* **Recorded data**
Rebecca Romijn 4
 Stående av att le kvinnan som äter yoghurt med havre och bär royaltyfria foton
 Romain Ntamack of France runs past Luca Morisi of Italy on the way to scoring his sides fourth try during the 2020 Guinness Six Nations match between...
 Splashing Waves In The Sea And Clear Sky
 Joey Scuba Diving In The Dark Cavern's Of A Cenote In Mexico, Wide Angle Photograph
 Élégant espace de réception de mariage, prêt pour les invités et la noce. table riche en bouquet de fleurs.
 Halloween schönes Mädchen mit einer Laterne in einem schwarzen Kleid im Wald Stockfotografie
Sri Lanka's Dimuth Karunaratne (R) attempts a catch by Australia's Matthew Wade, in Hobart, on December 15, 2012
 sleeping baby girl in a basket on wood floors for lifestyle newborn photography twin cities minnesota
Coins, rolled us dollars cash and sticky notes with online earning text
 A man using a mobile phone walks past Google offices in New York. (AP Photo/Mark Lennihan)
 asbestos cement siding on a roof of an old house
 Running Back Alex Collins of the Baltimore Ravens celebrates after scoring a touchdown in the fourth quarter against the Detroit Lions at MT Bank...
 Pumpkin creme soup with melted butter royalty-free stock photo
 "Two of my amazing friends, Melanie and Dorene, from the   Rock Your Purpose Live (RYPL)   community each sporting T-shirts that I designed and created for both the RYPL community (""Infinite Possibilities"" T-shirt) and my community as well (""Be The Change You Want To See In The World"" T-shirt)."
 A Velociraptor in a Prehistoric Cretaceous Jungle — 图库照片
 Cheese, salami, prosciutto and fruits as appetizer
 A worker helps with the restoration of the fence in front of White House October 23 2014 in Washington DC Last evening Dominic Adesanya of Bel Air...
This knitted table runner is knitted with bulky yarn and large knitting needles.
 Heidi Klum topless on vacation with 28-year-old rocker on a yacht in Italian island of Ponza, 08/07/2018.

* **WHAT TO DO**
Determine how many lines above contain "scoring" and respond with that number only.

* **EXPECTED OUTPUT**
2